A 200-year-old sculpture by Antonio Canova was damaged after an Austrian tourist laying down on it to pose for a photo caused the statue’s toes to snap off.
The damaged artwork is the plaster cast model of the famous Pauline Bonaparte as Venus Vitrix, and is housed inside the Museo Antonio Canova in Possagno near Treviso in north-eastern Italy, a museum that contains plaster casts and scale models of Canova’s sculptures.
The incident happened over the first weekend of August.
Surveillance camera shows the man reclining on the statue as a woman (later identified as his wife) takes a photo. Getting up, the man appears to notice the damage caused, but walks off without saying anything. In the footage, he’s seen looking back at the statue as he stands up and touching the area around the feet and lingering around the statue for a bit longer as if to block off the view of the damage to other visitors.

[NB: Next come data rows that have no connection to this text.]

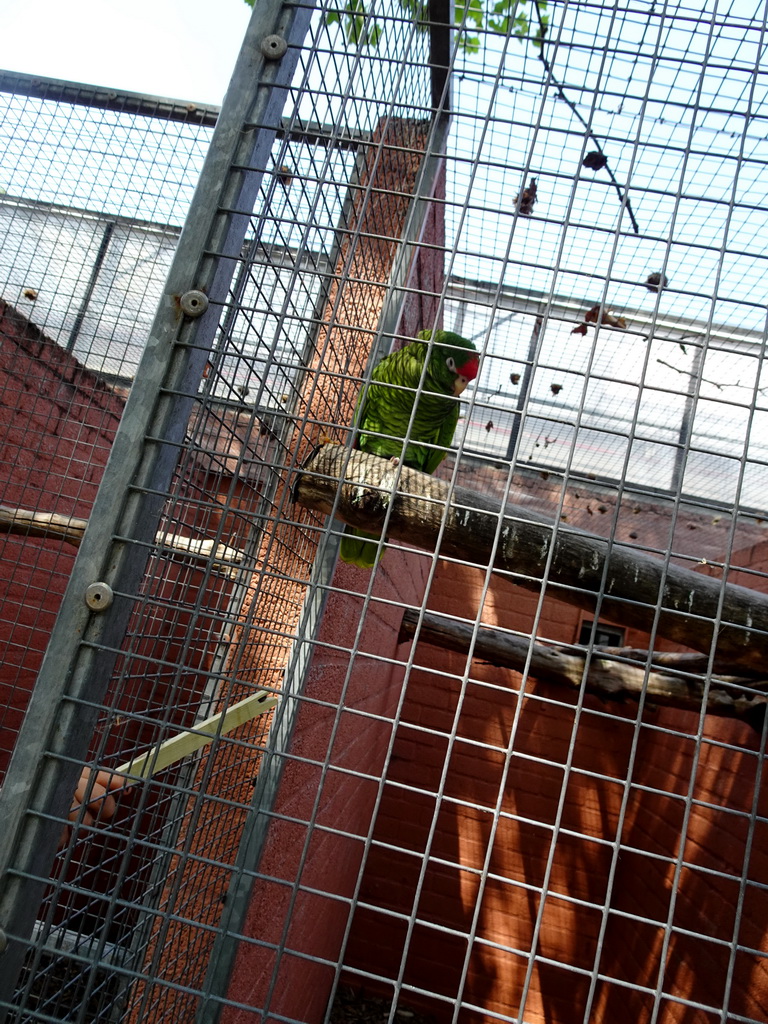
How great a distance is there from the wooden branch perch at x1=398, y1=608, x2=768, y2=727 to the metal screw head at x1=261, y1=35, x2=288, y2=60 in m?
1.55

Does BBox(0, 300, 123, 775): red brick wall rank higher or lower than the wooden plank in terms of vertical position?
higher

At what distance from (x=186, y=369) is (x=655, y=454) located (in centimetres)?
410

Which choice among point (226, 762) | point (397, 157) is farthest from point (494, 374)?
point (226, 762)

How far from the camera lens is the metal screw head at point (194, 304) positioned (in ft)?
2.77

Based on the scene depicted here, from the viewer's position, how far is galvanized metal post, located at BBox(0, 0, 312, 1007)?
781mm

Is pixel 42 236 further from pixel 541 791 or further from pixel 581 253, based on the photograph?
pixel 541 791

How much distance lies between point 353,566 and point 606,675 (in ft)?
4.30

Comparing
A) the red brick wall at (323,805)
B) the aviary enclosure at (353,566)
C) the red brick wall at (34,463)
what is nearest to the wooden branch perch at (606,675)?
the aviary enclosure at (353,566)

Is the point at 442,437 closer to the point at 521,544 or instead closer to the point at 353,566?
the point at 353,566

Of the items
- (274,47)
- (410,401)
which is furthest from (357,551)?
(274,47)

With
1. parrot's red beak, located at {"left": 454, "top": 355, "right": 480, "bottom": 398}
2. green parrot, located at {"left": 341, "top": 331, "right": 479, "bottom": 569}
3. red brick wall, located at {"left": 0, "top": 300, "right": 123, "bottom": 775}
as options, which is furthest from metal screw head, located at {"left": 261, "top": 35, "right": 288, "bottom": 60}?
red brick wall, located at {"left": 0, "top": 300, "right": 123, "bottom": 775}

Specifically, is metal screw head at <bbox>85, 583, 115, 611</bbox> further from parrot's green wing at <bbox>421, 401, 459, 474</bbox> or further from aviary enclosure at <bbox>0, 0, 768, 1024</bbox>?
parrot's green wing at <bbox>421, 401, 459, 474</bbox>

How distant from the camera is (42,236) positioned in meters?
2.89

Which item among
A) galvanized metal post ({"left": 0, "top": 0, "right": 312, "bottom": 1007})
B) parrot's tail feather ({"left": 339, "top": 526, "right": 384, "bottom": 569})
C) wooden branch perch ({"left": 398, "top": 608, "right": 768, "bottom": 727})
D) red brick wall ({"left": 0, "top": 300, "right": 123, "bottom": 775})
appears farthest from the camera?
red brick wall ({"left": 0, "top": 300, "right": 123, "bottom": 775})
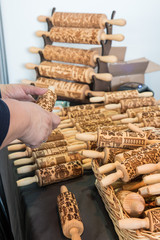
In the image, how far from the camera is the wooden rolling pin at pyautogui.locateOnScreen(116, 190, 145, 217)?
2.30 ft

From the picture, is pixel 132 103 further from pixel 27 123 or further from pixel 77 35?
pixel 27 123

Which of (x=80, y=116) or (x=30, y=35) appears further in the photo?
(x=30, y=35)

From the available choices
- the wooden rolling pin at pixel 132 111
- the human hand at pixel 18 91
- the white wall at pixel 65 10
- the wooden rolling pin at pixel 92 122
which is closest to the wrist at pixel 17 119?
the human hand at pixel 18 91

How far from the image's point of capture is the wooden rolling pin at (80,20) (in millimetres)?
1701

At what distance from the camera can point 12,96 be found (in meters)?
1.09

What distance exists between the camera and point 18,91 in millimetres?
1093

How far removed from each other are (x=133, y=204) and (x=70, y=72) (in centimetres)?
122

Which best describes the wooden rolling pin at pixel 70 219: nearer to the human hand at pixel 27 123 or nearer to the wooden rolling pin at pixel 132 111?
the human hand at pixel 27 123

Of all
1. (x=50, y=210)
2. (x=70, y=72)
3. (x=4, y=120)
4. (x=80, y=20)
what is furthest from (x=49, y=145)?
(x=80, y=20)

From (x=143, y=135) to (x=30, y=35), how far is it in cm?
149

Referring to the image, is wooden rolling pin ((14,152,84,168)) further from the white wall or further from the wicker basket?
the white wall

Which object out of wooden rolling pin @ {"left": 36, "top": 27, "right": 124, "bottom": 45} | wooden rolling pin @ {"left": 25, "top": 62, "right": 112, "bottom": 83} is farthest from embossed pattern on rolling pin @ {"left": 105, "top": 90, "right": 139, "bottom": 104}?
wooden rolling pin @ {"left": 36, "top": 27, "right": 124, "bottom": 45}

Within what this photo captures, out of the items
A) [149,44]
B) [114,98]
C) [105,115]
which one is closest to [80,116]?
[105,115]

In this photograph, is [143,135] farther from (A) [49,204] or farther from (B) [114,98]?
(B) [114,98]
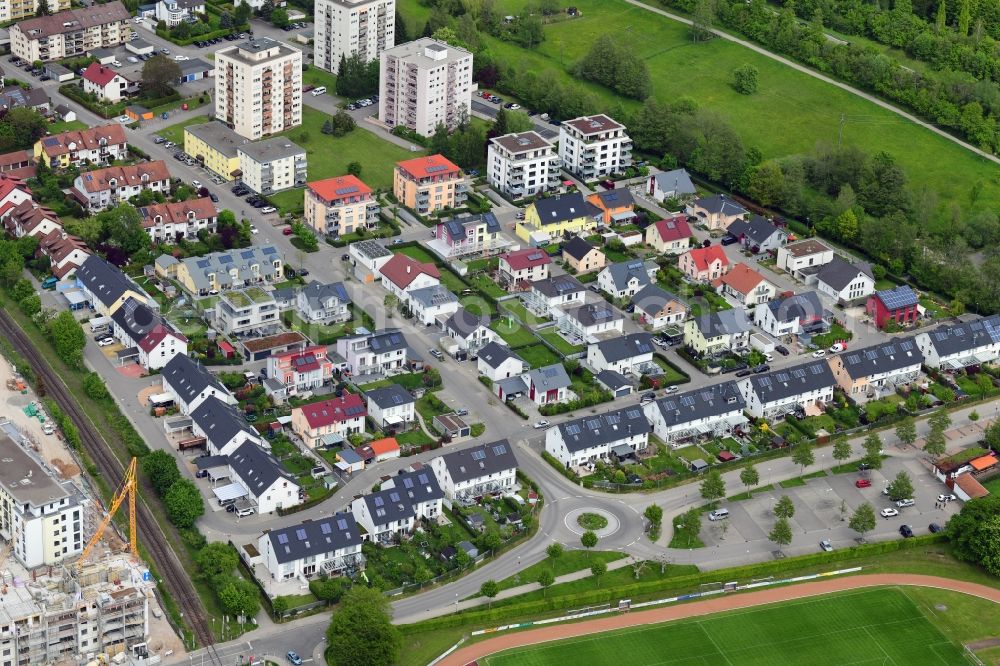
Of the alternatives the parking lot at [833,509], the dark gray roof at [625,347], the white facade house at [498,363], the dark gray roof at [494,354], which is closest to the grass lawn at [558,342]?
the dark gray roof at [625,347]

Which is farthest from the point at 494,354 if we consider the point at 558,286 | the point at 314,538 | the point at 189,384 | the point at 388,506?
the point at 314,538

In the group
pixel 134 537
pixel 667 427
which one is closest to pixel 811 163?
pixel 667 427

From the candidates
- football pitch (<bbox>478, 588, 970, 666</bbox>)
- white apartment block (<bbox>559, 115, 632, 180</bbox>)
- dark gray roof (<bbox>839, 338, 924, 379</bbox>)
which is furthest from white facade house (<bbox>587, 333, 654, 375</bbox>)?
white apartment block (<bbox>559, 115, 632, 180</bbox>)

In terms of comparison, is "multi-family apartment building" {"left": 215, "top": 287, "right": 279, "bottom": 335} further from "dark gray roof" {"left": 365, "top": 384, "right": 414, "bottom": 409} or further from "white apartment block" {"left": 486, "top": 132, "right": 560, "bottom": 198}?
"white apartment block" {"left": 486, "top": 132, "right": 560, "bottom": 198}

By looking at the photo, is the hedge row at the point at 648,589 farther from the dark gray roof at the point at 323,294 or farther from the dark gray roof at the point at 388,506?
the dark gray roof at the point at 323,294

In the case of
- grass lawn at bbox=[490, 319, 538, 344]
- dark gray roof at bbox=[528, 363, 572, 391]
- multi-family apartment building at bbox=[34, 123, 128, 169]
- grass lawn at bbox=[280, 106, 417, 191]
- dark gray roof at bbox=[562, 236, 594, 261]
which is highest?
dark gray roof at bbox=[528, 363, 572, 391]

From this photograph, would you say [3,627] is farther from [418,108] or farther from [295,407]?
[418,108]

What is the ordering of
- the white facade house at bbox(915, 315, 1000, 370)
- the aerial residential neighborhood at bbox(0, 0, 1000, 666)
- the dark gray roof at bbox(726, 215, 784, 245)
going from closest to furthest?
the aerial residential neighborhood at bbox(0, 0, 1000, 666)
the white facade house at bbox(915, 315, 1000, 370)
the dark gray roof at bbox(726, 215, 784, 245)
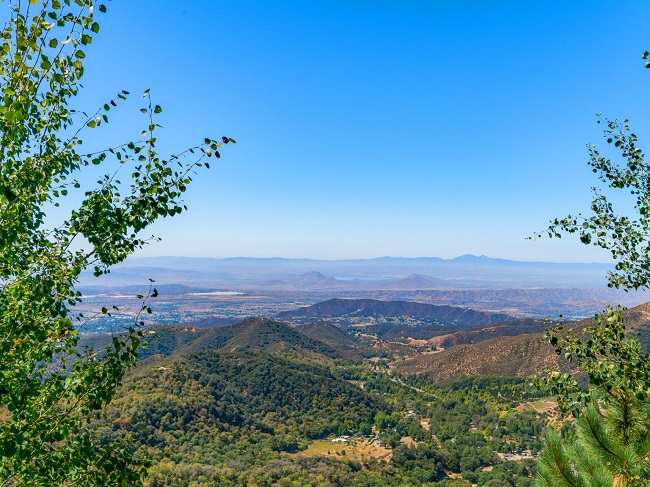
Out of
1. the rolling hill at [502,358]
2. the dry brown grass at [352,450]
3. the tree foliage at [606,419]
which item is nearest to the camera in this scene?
the tree foliage at [606,419]

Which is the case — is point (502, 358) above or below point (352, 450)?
above

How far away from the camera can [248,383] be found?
372ft

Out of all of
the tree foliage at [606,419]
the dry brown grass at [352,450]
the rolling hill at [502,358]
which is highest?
the tree foliage at [606,419]

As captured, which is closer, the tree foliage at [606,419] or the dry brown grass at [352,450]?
the tree foliage at [606,419]

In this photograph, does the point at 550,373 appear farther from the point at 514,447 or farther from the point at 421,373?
the point at 421,373

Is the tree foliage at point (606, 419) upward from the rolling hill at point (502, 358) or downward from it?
upward

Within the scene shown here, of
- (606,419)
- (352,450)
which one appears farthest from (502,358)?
(606,419)

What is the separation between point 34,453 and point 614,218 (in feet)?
29.4

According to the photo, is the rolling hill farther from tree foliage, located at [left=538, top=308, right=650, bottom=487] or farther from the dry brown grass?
tree foliage, located at [left=538, top=308, right=650, bottom=487]

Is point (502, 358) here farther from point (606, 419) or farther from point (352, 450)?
point (606, 419)

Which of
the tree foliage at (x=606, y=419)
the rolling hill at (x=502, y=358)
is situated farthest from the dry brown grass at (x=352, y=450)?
the tree foliage at (x=606, y=419)

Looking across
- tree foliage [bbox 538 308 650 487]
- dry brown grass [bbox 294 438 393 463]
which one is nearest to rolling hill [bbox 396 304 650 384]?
dry brown grass [bbox 294 438 393 463]

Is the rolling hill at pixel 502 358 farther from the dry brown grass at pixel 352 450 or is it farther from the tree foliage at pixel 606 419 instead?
the tree foliage at pixel 606 419

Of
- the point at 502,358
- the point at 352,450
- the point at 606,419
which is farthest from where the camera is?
the point at 502,358
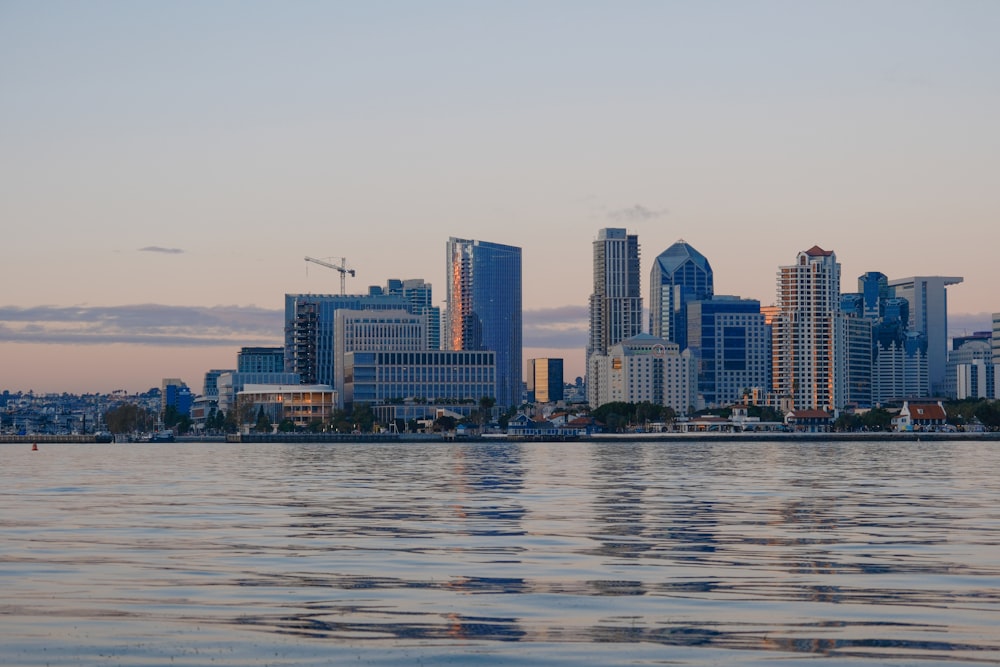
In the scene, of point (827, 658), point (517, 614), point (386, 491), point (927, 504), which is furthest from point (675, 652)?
point (386, 491)

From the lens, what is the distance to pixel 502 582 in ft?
119

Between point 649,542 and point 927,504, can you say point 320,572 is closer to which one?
point 649,542

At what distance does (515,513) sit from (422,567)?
2350cm

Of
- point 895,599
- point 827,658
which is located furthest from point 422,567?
point 827,658

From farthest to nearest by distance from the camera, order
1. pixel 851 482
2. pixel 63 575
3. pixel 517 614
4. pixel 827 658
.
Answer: pixel 851 482 < pixel 63 575 < pixel 517 614 < pixel 827 658

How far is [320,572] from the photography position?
38781 mm

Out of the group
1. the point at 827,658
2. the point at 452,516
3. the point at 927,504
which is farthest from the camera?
the point at 927,504

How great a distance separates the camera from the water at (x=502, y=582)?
26719 mm

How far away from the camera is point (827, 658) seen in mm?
25484

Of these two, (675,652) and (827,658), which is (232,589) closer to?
(675,652)

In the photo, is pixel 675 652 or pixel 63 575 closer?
pixel 675 652

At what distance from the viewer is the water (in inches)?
1052

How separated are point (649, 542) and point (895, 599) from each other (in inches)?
590

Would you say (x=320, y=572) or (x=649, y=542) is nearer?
(x=320, y=572)
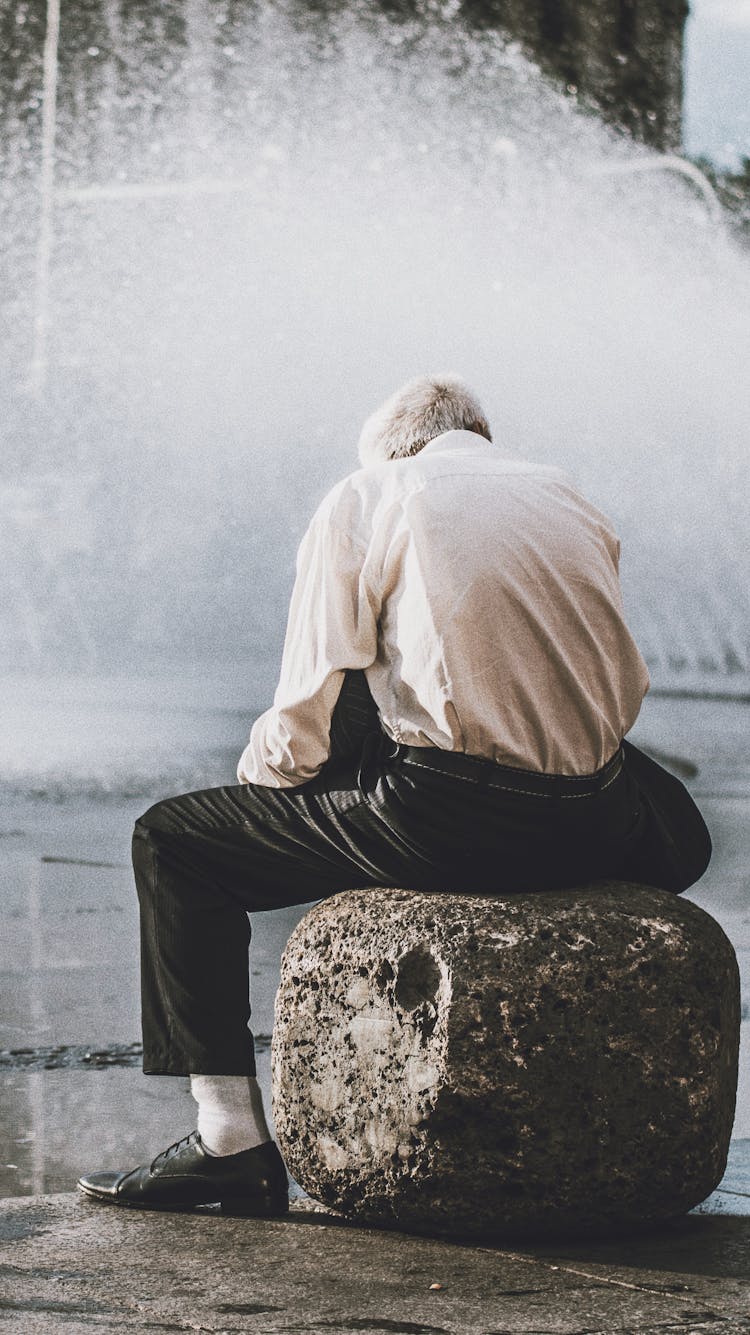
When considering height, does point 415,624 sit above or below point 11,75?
below

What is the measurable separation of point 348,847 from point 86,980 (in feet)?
7.20

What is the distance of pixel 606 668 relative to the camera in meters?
2.74

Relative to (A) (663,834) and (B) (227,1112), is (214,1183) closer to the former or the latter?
(B) (227,1112)

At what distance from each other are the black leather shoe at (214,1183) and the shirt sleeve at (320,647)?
0.57 metres

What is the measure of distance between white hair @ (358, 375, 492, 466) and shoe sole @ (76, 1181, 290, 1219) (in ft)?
3.72

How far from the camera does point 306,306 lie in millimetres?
20031

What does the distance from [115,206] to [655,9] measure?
257 inches

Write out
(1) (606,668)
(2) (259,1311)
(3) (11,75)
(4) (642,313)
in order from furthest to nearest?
(4) (642,313) → (3) (11,75) → (1) (606,668) → (2) (259,1311)

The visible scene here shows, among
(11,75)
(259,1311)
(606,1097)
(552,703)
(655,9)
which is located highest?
(655,9)

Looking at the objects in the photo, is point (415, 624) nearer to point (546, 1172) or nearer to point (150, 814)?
point (150, 814)

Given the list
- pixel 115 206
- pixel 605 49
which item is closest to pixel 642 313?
pixel 605 49

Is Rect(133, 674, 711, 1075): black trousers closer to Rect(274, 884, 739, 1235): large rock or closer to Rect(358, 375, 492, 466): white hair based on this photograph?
Rect(274, 884, 739, 1235): large rock

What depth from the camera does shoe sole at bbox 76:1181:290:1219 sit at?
9.04 feet

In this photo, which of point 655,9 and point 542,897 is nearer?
point 542,897
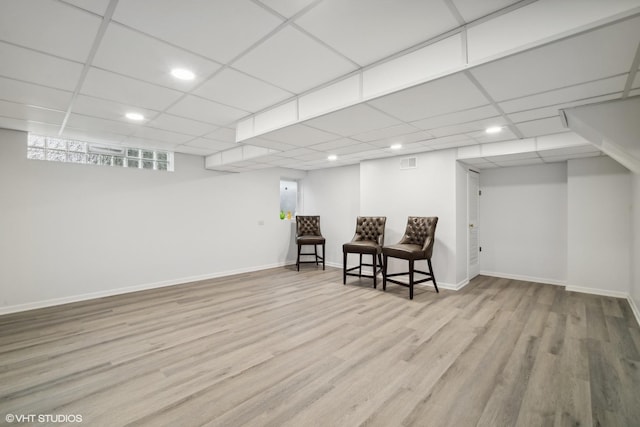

The tourist was identified through the online reservation his wife had made for a group they were part of. Reservations are currently mandatory due to coronavirus precautionary measures and require to leave personal details. When the Carabinieri, one of Italy's main law enforcement agencies, contacted the woman after studying the surveillance video, she reportedly broke into tears and admitted to what had happened.
The 50-year-old man issued an apology, parts of which were published on the museum’s Facebook page.
“I’d like to report myself after reading about the accident in the Austrian media today; it was immediately clear to me that I had to get in touch,” he wrote in a letter addressed to art critic Vittorio Sgarbi, the president of the Antonio Canova Foundation. “It was irresponsible behavior on my part; the consequences were not known to me, so I regularly continued my visit to the museum and my trip in Italy (I didn’t flee).”
“During the visit I sat on the statue, without however realizing the damage that I obviously caused,” the man also wrote. “I apologize in every way possible.”
The man has said he is willing to pay damages.
A court in Treviso will decide whether to press charges.
The marble version of the statue is kept in Rome’s Galleria Borghese, where it’s a highlight of the visit. It is a semi-nude life-size reclining neo-Classical portrait of Pauline Bonaparte, Napoleon’s sister.
Neoclassical artist Antonio Canova is considered one of the most talented Italian sculptors of all time, famous especially for his marble statues.